* _PROMPT_
Present the data below as a Markdown table with two columns, Row and Line, giving each non-blank line its own numbered row. Leave the pictures out.

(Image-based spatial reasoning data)
════
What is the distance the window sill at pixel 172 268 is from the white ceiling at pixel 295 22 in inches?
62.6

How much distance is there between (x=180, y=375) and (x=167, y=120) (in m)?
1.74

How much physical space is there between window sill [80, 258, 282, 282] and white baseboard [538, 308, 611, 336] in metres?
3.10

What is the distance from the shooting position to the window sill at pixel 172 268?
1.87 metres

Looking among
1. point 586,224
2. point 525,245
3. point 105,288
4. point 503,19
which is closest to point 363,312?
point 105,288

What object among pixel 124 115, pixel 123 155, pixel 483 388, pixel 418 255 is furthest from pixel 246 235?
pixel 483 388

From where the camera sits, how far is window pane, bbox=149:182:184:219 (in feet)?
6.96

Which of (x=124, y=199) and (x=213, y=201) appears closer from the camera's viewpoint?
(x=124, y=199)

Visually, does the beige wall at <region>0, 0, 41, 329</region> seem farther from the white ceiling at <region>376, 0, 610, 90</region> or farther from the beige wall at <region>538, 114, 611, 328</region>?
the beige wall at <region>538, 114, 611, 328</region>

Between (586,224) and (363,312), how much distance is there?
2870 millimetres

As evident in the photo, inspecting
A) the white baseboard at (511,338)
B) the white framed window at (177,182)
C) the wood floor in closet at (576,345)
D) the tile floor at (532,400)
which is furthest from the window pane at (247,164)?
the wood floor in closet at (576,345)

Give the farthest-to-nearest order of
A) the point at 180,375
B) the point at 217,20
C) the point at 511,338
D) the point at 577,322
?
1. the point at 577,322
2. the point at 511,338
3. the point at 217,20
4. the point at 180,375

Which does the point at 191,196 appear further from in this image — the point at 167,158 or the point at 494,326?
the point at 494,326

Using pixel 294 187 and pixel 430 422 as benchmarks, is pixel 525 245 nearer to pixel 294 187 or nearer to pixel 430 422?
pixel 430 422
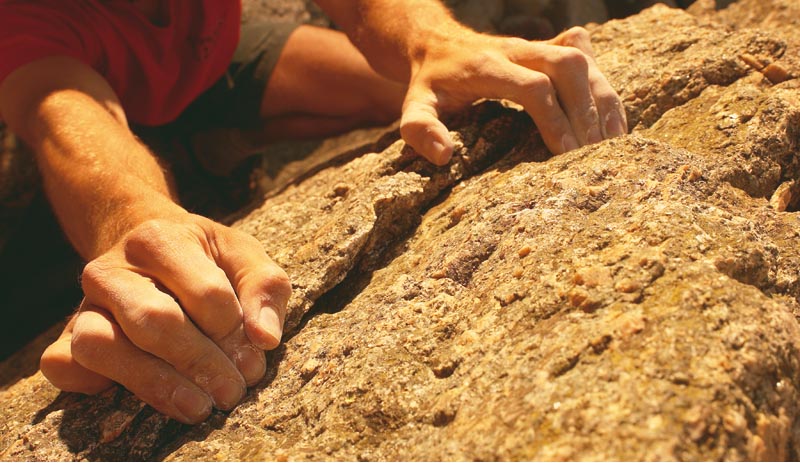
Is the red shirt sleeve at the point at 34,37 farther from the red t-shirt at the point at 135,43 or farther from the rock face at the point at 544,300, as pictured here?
the rock face at the point at 544,300

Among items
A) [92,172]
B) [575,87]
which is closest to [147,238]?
[92,172]

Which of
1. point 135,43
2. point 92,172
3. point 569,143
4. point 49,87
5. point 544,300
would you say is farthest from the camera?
point 135,43

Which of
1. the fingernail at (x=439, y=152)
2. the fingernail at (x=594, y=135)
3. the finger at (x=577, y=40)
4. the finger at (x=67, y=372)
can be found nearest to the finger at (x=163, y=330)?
the finger at (x=67, y=372)

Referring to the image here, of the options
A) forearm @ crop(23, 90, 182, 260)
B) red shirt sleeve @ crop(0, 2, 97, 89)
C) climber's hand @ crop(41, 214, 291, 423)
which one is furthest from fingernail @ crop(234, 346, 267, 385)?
red shirt sleeve @ crop(0, 2, 97, 89)

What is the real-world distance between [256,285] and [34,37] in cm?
119

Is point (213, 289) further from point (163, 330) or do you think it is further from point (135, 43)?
point (135, 43)

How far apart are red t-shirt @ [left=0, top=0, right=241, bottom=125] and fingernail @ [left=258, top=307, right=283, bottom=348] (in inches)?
46.1

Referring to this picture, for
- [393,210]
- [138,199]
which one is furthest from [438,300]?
[138,199]

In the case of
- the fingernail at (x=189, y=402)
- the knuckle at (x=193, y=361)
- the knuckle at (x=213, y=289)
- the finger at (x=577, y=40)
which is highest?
the finger at (x=577, y=40)

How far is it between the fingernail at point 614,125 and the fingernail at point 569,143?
86 millimetres

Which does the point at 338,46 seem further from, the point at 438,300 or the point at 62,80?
the point at 438,300

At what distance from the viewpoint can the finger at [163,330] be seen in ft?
4.05

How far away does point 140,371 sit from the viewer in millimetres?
1274

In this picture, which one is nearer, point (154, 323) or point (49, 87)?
point (154, 323)
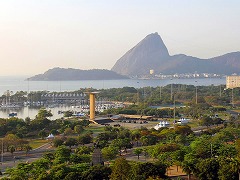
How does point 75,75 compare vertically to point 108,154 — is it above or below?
above

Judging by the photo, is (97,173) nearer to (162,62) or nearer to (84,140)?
(84,140)

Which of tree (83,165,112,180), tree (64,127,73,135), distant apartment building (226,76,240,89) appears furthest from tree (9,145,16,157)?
distant apartment building (226,76,240,89)

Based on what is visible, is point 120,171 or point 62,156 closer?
point 120,171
════
* _EXPECTED ANSWER_
| Row | Line |
|---|---|
| 1 | What is the distance the window sill at pixel 172 268 is from the white ceiling at pixel 295 22 in inches? |
| 2 | 62.6 |
| 3 | How much distance is there between (x=180, y=375) and (x=167, y=120) (in m)? |
| 4 | 1.74 |
| 5 | How much physical space is there between window sill [80, 258, 282, 282] and white baseboard [538, 308, 611, 336] in metres? |
| 6 | 3.10 |
| 7 | What is the distance from the shooting position to the window sill at pixel 172 268? |
| 8 | 1.87 metres |
| 9 | Looking among |
| 10 | 1. point 586,224 |
| 11 | 2. point 525,245 |
| 12 | 3. point 105,288 |
| 13 | 4. point 503,19 |
| 14 | which is closest to point 363,312? |
| 15 | point 105,288 |
| 16 | What object among pixel 124 115, pixel 123 155, pixel 483 388, pixel 418 255 is furthest from pixel 246 235? |
| 17 | pixel 483 388 |
| 18 | From where the camera sits, how far is window pane, bbox=149:182:184:219 (in feet)? |
| 19 | 6.96 |
| 20 | Which of (x=124, y=199) and (x=213, y=201) appears closer from the camera's viewpoint? |
| 21 | (x=124, y=199) |
| 22 | Visually, does the beige wall at <region>0, 0, 41, 329</region> seem farther from the white ceiling at <region>376, 0, 610, 90</region> or farther from the beige wall at <region>538, 114, 611, 328</region>? |
| 23 | the beige wall at <region>538, 114, 611, 328</region> |
| 24 | Between (586,224) and (363,312), how much distance is there? |
| 25 | 2870 millimetres |
| 26 | As evident in the photo, inspecting |
| 27 | A) the white baseboard at (511,338) |
| 28 | B) the white framed window at (177,182) |
| 29 | C) the wood floor in closet at (576,345) |
| 30 | D) the tile floor at (532,400) |
| 31 | which is furthest from the window pane at (247,164)? |
| 32 | the wood floor in closet at (576,345) |
| 33 | Give the farthest-to-nearest order of |
| 34 | A) the point at 180,375 |
| 35 | B) the point at 217,20 |
| 36 | C) the point at 511,338 |
| 37 | D) the point at 577,322 |
| 38 | ? |
| 39 | 1. the point at 577,322 |
| 40 | 2. the point at 511,338 |
| 41 | 3. the point at 217,20 |
| 42 | 4. the point at 180,375 |
| 43 | Which does the point at 191,196 appear further from in this image — the point at 167,158 or the point at 494,326? |
| 44 | the point at 494,326 |
| 45 | Using pixel 294 187 and pixel 430 422 as benchmarks, is pixel 525 245 nearer to pixel 294 187 or nearer to pixel 430 422? |
| 46 | pixel 430 422 |
| 47 | Is the red shirt sleeve at the point at 34,37 farther from the red t-shirt at the point at 135,43 or farther from the rock face at the point at 544,300, as pictured here? |
| 48 | the rock face at the point at 544,300 |
| 49 | Among items |
| 50 | A) [92,172] |
| 51 | B) [575,87] |
| 52 | which is closest to [147,238]? |
| 53 | [92,172] |
| 54 | Which of |
| 55 | 1. point 135,43 |
| 56 | 2. point 92,172 |
| 57 | 3. point 569,143 |
| 58 | 4. point 49,87 |
| 59 | 5. point 544,300 |
| 60 | would you say is farthest from the camera? |
| 61 | point 135,43 |
| 62 | Which of |
| 63 | 1. the fingernail at (x=439, y=152) |
| 64 | 2. the fingernail at (x=594, y=135) |
| 65 | 3. the finger at (x=577, y=40) |
| 66 | 4. the finger at (x=67, y=372) |
| 67 | can be found nearest to the finger at (x=163, y=330)? |
| 68 | the finger at (x=67, y=372) |
| 69 | Referring to the image here, of the options |
| 70 | A) forearm @ crop(23, 90, 182, 260) |
| 71 | B) red shirt sleeve @ crop(0, 2, 97, 89) |
| 72 | C) climber's hand @ crop(41, 214, 291, 423) |
| 73 | which one is furthest from fingernail @ crop(234, 346, 267, 385)? |
| 74 | red shirt sleeve @ crop(0, 2, 97, 89) |
| 75 | What is the real-world distance between [256,285] and [34,37] in cm? |
| 76 | 119 |
| 77 | Is point (213, 289) further from point (163, 330) or do you think it is further from point (135, 43)? |
| 78 | point (135, 43) |
| 79 | How far apart are red t-shirt @ [left=0, top=0, right=241, bottom=125] and fingernail @ [left=258, top=307, right=283, bottom=348] (in inches)? |
| 80 | 46.1 |
| 81 | Referring to this picture, for |
| 82 | - [393,210] |
| 83 | - [138,199] |
| 84 | which one is furthest from [438,300]? |
| 85 | [138,199] |
| 86 | In the case of |
| 87 | - the fingernail at (x=189, y=402) |
| 88 | - the knuckle at (x=193, y=361) |
| 89 | - the knuckle at (x=213, y=289) |
| 90 | - the finger at (x=577, y=40) |
| 91 | which is highest? |
| 92 | the finger at (x=577, y=40) |
| 93 | How far is it between the fingernail at point 614,125 and the fingernail at point 569,143? |
| 94 | 86 millimetres |
| 95 | Which does the point at 338,46 seem further from, the point at 438,300 or the point at 62,80? |
| 96 | the point at 438,300 |
| 97 | At what distance from the viewpoint can the finger at [163,330] be seen in ft? |
| 98 | 4.05 |
| 99 | How far away does point 140,371 sit from the viewer in millimetres? |
| 100 | 1274 |
| 101 | In this picture, which one is nearer, point (154, 323) or point (49, 87)? |
| 102 | point (154, 323) |
| 103 | How does point 75,75 compare vertically to point 108,154 — is it above or below? |
| 104 | above |
| 105 | Judging by the photo, is (97,173) nearer to (162,62) or nearer to (84,140)? |
| 106 | (84,140) |
| 107 | Which of tree (83,165,112,180), tree (64,127,73,135), distant apartment building (226,76,240,89) appears furthest from tree (9,145,16,157)? |
| 108 | distant apartment building (226,76,240,89) |
| 109 | Based on what is visible, is point 120,171 or point 62,156 closer? |
| 110 | point 120,171 |